>>>>>
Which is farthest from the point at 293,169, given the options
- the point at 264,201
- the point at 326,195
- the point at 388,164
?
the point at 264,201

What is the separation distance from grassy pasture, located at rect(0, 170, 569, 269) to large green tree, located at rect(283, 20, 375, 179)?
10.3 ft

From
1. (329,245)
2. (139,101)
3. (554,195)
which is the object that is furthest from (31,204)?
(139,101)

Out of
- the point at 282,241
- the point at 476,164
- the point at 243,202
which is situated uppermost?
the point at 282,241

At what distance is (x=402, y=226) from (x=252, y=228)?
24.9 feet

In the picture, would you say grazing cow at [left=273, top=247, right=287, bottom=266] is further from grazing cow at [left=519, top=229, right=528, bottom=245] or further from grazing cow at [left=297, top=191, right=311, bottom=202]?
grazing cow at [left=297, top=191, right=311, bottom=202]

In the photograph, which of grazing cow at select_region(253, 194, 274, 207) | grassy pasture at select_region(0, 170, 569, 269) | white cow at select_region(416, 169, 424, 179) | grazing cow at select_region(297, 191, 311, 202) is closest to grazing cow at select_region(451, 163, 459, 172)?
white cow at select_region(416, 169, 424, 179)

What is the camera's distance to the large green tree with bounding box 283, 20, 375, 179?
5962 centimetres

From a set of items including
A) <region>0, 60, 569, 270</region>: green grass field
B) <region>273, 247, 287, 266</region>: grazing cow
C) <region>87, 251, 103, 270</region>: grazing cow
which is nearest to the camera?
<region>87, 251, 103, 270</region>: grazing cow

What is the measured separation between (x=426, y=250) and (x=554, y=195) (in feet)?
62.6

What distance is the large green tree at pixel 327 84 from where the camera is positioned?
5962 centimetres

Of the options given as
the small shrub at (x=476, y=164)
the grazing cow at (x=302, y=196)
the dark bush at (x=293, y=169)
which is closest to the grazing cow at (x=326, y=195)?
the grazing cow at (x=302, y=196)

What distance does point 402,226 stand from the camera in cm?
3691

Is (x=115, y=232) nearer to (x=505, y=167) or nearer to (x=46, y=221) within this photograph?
<<<<<
The problem:
Return every line of the material above word for word, changing nothing.

Answer for this exercise:
Which is farthest from the point at 293,169, given the options
- the point at 264,201
- the point at 326,195
- the point at 388,164
?
the point at 264,201

What is the separation distance from grassy pasture, located at rect(0, 170, 569, 269) to large green tree, located at rect(283, 20, 375, 179)?
10.3 ft

From
1. (329,245)
2. (139,101)
3. (554,195)
which is the object that is furthest from (31,204)?
(139,101)

Out of
- the point at 282,241
- the point at 476,164
- the point at 243,202
which is situated uppermost?
the point at 282,241

At what distance is (x=402, y=226) from (x=252, y=228)?
24.9 feet

In the picture, would you say grazing cow at [left=273, top=247, right=287, bottom=266] is further from grazing cow at [left=519, top=229, right=528, bottom=245] or further from grazing cow at [left=297, top=191, right=311, bottom=202]?
grazing cow at [left=297, top=191, right=311, bottom=202]

In the photograph, which of grazing cow at select_region(253, 194, 274, 207) | grassy pasture at select_region(0, 170, 569, 269) | white cow at select_region(416, 169, 424, 179) | grazing cow at select_region(297, 191, 311, 202) is closest to grazing cow at select_region(451, 163, 459, 172)?
white cow at select_region(416, 169, 424, 179)

What is the camera's distance to the large green tree with bounding box 283, 20, 375, 179?
5962 centimetres

From a set of items including
A) <region>0, 60, 569, 270</region>: green grass field
B) <region>273, 247, 287, 266</region>: grazing cow
C) <region>87, 251, 103, 270</region>: grazing cow
which is nearest to the camera?
<region>87, 251, 103, 270</region>: grazing cow

What is the measured separation between (x=426, y=250) and (x=554, y=195) (in feet)?
62.6

What distance is the large green tree at pixel 327 84 from where the camera is positioned?
5962 centimetres

Of the options given as
the small shrub at (x=476, y=164)
the grazing cow at (x=302, y=196)
the dark bush at (x=293, y=169)
which is closest to the grazing cow at (x=326, y=195)?
the grazing cow at (x=302, y=196)

What distance does point 402,226 stand from the camera in cm?
3691

Is (x=115, y=232) nearer to (x=505, y=167) or nearer to (x=46, y=221) within this photograph?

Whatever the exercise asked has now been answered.